REPUBLIKA.CO.ID, JAKARTA -- Ibu ibarat rahim peradaban. Dari rahim seorang ibu terlahir generasi baru dengan barbagai sifat dan perilaku. Ibu menjadi madrasah untuk mencetak generasi tersebut menjadi pemimpin-pemimpin di setiap masa. Peran seperti itulah yang tergambar dari kisah hidup Jurasyiyah binti 'Atha, yang dijuluki Khaizuran. Ia berasal dari Yaman.
Pada awalnya, Khaizuran adalah seorang budak milik al-Mahdi, khalifah ketiga Bani Abbasiyah. Statusnya sebagai budak membawanya ke istana. Ia mengenal baik khalifah dan keluarganya serta sistem pemerintahan dan politiknya.
Sebagai budak, Khaizuran juga memiliki kesempatan untuk menggali ilmu dari perpustakaan pribadi milik al-Mahdi. Ia datang ke majelis-majelis ilmu di Baghdad untuk memantapkan ilmu pengetahuan yang dimiliki. Di sela waktunya, ia rajin menghafal Alquran.
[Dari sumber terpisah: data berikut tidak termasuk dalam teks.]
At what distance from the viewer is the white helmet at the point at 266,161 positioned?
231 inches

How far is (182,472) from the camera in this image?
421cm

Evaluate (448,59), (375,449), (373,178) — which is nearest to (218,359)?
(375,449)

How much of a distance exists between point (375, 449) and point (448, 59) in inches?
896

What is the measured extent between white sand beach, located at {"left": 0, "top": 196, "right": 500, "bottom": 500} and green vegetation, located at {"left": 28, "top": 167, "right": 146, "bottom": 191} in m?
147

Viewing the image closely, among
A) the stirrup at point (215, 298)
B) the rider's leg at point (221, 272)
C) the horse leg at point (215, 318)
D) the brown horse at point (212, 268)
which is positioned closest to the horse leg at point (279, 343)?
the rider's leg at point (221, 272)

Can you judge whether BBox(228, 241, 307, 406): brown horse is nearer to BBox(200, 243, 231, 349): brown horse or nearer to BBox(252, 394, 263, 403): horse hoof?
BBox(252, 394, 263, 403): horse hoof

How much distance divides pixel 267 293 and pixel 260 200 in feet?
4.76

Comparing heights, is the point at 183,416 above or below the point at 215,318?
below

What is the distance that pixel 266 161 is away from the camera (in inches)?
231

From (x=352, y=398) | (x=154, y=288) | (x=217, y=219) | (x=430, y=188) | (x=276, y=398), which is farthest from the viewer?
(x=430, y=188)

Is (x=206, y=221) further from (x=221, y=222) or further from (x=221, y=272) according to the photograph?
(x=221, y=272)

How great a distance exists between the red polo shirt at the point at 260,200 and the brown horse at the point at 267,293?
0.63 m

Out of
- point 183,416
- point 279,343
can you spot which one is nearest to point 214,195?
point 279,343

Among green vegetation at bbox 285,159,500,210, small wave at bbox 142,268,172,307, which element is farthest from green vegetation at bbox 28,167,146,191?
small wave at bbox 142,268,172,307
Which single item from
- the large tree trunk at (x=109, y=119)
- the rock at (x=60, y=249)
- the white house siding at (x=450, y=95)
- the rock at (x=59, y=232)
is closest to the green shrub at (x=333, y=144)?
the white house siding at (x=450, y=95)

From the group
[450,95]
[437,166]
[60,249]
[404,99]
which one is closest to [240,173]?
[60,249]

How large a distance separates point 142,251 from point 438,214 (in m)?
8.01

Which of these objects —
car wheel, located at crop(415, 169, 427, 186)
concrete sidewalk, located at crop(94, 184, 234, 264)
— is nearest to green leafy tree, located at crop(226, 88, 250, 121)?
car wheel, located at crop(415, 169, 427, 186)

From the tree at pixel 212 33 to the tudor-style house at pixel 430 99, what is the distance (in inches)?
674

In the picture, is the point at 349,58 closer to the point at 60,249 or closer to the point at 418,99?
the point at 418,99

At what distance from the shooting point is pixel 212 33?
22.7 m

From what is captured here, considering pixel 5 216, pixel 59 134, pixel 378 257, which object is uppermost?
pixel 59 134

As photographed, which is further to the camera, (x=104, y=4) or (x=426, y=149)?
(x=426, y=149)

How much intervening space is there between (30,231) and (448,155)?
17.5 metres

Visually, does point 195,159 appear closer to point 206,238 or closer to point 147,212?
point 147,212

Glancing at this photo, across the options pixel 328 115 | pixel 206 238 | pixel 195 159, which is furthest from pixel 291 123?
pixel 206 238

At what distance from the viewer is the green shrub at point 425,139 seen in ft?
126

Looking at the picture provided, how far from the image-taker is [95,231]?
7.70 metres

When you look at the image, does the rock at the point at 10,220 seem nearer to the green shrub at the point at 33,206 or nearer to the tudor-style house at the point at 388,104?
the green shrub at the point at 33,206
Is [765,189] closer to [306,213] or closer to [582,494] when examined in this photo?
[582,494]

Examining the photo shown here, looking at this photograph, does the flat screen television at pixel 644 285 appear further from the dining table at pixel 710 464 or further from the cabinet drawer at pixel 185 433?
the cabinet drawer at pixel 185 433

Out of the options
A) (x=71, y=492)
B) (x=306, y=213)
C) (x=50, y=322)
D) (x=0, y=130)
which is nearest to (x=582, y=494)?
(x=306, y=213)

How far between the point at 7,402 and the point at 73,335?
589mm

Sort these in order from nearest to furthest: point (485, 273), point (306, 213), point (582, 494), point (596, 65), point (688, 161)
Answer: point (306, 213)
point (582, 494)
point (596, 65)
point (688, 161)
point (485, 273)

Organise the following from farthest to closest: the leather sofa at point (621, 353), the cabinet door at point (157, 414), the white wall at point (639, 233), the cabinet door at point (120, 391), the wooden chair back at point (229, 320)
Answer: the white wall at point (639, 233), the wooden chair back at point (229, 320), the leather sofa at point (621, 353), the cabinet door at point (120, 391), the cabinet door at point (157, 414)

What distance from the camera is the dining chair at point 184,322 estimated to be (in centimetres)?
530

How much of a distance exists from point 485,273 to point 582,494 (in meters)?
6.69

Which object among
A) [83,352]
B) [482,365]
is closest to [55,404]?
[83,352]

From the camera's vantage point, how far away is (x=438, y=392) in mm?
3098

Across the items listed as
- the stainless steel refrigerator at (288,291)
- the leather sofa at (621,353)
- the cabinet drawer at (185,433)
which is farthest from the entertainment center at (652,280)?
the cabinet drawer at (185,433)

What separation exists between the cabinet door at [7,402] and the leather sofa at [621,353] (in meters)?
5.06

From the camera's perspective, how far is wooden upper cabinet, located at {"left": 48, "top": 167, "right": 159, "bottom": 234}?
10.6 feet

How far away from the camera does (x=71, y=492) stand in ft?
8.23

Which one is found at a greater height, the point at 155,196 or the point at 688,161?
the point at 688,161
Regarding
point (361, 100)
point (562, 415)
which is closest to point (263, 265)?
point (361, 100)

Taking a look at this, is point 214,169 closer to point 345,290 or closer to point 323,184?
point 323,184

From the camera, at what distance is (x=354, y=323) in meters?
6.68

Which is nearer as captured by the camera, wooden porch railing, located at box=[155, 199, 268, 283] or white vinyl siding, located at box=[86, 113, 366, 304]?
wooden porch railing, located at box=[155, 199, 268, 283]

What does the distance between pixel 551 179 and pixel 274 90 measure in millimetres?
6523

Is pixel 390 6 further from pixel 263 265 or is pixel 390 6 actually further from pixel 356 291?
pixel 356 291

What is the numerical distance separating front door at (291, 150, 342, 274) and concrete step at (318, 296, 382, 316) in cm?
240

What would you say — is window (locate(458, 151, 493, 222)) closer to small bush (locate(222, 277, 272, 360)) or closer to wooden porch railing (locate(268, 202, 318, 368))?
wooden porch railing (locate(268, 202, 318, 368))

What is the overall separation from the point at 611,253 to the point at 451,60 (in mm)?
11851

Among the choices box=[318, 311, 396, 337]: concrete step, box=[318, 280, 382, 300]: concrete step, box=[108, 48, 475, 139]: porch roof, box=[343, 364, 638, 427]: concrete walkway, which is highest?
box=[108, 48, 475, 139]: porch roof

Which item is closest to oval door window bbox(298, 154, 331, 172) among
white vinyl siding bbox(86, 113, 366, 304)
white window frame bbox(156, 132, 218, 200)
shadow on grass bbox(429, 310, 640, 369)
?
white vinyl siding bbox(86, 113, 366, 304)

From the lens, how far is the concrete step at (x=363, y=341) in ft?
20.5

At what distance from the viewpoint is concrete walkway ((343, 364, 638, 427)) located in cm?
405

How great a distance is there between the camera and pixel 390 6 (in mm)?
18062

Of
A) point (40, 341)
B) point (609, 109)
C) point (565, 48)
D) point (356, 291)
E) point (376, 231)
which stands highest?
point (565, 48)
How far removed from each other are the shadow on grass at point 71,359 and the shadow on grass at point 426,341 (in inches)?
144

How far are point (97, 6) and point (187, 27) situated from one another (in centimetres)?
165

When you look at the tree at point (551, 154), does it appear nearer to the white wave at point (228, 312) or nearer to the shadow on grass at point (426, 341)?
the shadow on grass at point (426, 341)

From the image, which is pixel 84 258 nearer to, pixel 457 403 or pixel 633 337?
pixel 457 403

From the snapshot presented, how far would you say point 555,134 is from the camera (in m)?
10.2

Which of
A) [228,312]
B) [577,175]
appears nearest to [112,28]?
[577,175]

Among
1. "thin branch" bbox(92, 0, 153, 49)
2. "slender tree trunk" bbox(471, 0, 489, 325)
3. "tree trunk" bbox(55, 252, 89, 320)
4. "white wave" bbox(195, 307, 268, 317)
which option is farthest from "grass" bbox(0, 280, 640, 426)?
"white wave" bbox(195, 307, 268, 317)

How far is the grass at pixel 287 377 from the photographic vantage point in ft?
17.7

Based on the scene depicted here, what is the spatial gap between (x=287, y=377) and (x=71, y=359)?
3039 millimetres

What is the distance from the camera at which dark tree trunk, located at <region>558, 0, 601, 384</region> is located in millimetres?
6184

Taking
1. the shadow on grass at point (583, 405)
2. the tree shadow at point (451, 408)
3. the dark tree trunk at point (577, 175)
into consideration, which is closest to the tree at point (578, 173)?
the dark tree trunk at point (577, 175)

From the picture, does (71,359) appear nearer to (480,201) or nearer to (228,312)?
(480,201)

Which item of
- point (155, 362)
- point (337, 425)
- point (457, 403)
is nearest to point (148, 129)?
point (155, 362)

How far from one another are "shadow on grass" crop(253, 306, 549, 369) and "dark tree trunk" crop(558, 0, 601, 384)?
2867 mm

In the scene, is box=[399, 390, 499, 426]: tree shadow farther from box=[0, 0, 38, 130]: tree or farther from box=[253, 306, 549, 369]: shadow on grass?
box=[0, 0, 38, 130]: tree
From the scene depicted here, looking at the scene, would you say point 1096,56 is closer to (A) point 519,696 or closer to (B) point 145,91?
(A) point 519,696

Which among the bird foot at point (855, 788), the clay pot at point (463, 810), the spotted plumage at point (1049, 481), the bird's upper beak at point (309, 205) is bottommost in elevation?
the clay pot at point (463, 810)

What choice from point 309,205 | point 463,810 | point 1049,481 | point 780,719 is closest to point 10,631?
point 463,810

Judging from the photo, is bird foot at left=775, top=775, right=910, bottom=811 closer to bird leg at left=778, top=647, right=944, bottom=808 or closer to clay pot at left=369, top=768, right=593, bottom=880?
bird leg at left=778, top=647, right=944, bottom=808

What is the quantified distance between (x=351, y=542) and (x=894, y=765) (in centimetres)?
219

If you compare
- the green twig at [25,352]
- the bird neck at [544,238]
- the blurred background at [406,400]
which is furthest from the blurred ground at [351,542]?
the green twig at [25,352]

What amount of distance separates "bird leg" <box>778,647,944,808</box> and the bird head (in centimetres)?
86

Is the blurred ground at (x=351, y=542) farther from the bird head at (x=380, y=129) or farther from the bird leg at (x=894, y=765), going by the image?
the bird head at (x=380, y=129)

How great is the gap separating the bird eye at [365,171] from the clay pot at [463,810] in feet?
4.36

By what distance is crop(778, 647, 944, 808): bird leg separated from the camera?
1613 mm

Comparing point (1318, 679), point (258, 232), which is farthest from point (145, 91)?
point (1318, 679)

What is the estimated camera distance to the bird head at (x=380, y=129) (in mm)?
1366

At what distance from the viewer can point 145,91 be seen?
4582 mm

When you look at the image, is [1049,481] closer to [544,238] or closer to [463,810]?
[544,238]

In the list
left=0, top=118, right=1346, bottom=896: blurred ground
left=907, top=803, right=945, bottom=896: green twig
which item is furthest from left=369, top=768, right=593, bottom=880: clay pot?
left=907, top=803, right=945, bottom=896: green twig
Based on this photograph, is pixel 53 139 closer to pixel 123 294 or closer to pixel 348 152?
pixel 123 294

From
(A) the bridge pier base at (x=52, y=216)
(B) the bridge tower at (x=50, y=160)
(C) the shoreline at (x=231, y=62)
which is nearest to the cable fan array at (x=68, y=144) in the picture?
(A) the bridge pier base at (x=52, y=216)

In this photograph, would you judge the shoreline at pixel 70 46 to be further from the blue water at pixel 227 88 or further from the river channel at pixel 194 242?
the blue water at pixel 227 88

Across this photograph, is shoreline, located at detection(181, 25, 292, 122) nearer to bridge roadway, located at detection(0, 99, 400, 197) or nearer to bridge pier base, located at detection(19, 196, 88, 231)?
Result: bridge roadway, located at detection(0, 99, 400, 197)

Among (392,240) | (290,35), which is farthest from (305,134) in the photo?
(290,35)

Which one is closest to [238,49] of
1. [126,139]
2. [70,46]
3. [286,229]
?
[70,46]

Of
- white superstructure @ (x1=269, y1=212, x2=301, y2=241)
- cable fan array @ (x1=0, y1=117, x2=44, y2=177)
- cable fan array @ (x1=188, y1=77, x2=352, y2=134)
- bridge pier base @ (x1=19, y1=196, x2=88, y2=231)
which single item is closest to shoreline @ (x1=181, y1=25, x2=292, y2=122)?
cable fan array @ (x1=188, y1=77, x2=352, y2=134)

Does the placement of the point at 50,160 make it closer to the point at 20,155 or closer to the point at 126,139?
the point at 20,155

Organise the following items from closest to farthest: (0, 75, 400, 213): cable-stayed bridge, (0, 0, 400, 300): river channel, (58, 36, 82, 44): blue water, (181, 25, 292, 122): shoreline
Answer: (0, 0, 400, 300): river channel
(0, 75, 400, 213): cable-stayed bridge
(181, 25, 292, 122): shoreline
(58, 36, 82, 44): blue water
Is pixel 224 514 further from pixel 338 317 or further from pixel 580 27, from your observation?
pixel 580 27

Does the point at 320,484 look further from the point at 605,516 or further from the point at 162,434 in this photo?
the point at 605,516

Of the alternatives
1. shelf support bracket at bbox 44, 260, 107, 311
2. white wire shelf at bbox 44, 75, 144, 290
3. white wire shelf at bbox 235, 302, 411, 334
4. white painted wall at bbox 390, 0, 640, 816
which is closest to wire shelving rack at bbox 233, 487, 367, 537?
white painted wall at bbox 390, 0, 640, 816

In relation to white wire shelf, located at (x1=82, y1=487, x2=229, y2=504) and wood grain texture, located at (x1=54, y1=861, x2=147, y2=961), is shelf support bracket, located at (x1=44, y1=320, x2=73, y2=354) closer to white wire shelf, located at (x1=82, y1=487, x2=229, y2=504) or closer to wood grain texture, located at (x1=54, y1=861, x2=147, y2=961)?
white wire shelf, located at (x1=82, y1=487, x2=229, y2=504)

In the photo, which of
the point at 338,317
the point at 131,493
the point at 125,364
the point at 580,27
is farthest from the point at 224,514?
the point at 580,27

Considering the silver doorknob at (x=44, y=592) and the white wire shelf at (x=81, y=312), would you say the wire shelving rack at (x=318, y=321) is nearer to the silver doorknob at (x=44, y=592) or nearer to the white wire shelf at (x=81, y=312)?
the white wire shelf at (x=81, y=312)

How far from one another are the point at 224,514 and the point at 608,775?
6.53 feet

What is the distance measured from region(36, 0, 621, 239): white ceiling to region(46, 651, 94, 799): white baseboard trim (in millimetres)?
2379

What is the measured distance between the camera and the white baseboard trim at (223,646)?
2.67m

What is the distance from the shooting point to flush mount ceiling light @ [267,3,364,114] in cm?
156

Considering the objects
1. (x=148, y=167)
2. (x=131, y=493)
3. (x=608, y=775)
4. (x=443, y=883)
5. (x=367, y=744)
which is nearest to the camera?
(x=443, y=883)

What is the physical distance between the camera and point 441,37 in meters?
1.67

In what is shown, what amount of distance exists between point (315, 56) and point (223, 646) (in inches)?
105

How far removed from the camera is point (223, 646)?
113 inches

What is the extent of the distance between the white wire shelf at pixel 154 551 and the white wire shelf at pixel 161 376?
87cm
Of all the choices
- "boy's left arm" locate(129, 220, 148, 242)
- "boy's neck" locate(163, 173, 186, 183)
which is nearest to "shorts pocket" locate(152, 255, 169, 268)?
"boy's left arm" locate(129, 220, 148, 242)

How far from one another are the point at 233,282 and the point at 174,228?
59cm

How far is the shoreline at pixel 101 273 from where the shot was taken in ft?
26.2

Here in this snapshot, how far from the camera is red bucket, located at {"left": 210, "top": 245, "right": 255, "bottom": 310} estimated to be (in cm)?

Khaizuran tumbuh menjadi perempuan yang cerdas. Ia merupakan salah seorang penasihat pribadi al-Mahdi, baik sebelum maupun setelah diangkat menjadi khalifah. Ia sering hadir dalam rapat-rapat kenegaraan walau masih berstatus sebagai budak.
Kedekatan al-Mahdi dan Khaizuran menimbulkan pro dan kontra. Ini juga membuat istri pertama al-Mahdi cemburu. Dalam kondisi seperti itu, al-Mahdi memilih untuk menikahi Khaizuran dan mengukuhkan posisinya sebagai ibu negara.
Dari pernikahan dengan al-Mahdi, Khaizuran dikaruniai tiga orang anak. Dua anak laki-lakinya bernama Musa dan Harun. Anak perempuannya meninggal saat masih kecil.